Step 3: Finish the conversion by making predictions

import numpy as np
import tensorflow as tf
from case_tf import CIFAR10_quick

def check_correct(prob, path):
    neg_prob, pos_prob= prob
    is_pos = path.find('_p_') != -1 # find '_p_' in the file name
    
    if not is_pos and is_pos == (pos_prob > neg_prob):
        print(prob, path, 'True negative')
    
    return is_pos == (pos_prob > neg_prob)

# load the converted mean file
means = np.load('mean.npy')
mean_tensor = tf.transpose(tf.convert_to_tensor(means, dtype=tf.float32), [1, 2, 0])

def classify():
    '''Classify the given images using GoogleNet.'''

    model_data_path = './case_tf.npy'

    image_file_name_pattern = './subs/*.png'
    
    NUM_OF_IMAGES = 100
    
    # according to the .prototxt
    IMAGE_SIZE = 32
    IMAGE_CHANNELS = 3
    
    # Create a placeholder for the input image
    input_node = tf.placeholder(tf.float32, shape=(None, IMAGE_SIZE, IMAGE_SIZE, IMAGE_CHANNELS))

    # Construct the network
    net = CIFAR10_quick({'data': input_node})

    # Create an image producer (loads and processes images in parallel)
#     image_producer = dataset.ImageProducer(image_paths=image_paths)

    # custom: read images
    filename_queue = tf.train.string_input_producer(tf.train.match_filenames_once(image_file_name_pattern))
    
    reader = tf.WholeFileReader()
    key, value = reader.read(filename_queue)
    
    my_img = tf.image.decode_png(value)
    
 
    with tf.Session() as sess:

        sess.run(tf.local_variables_initializer())
        sess.run(tf.global_variables_initializer())  
        
        coord = tf.train.Coordinator()
        threads = tf.train.start_queue_runners(coord=coord)

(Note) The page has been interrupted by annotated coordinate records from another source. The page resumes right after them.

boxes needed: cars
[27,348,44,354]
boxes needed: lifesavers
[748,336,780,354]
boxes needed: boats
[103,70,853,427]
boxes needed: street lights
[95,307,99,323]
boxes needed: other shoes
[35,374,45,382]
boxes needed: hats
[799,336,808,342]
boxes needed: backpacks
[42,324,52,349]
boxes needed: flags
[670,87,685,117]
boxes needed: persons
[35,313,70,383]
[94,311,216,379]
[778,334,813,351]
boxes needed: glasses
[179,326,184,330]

        print('Load weights...')
        net.load(data_path=model_data_path, session=sess)


        image_list = []
        image_path_list = []

        print('Making predictions...')
        
        for _ in range(0, NUM_OF_IMAGES):
            single_image = sess.run(my_img)
            

            # Note (3 April) convert image channel sequence from RGB to BGR
            reversed_image = tf.reverse(single_image, [-1])
            reversed_image = tf.cast(reversed_image, tf.float32)
            
            final_image = tf.subtract(reversed_image, mean_tensor)
            
            image_list.append(final_image)
            image_path_list.append(sess.run(key))
        
        input_images = sess.run(tf.stack(image_list))
        probs = sess.run(net.get_output(), feed_dict={input_node: input_images})
        
        acc_list = []
        predictions = zip(probs, image_path_list)
        for prob, path in predictions:
            acc_list.append(check_correct(prob, path))
            
        print('accuracy: {}'.format(acc_list.count(True) / float(len(acc_list))))
        
        for prob, path in predictions[:20]:
            print('Image: {}, prob: {}'.format(path, prob))

        coord.request_stop()
        coord.join(threads, stop_grace_period_secs=2)

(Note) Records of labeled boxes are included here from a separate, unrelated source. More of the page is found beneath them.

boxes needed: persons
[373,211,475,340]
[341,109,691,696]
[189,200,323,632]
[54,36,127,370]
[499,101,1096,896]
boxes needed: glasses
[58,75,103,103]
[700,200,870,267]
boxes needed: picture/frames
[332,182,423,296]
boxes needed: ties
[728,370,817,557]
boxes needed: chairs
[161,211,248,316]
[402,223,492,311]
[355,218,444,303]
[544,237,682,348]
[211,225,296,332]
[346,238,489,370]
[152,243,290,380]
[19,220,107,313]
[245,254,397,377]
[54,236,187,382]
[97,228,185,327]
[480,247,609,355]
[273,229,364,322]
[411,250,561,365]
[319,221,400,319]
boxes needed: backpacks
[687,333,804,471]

if __name__ == '__main__':
    classify()

Note:

Part of the converted code (case_tf.py) might not be correct, for example, change the layer name pattern from .conv(5, 5, 32, 1, 1, relu=False, name=conv1) to .conv(5, 5, 32, 1, 1, relu=False, name='conv1')
We have to convert the image channel from RGB to BGR because the original caffe model was trained using BGR convention due to OpenCV:
```
reversed_image = tf.reverse(single_image, [-1])
```

After this step, you could run this model successfully.

Conclusion

It is really a time-consuming task to convert a Caffe model to TensorFlow though this article is not so long. I wish that this article will help you to deal with this kind of problem.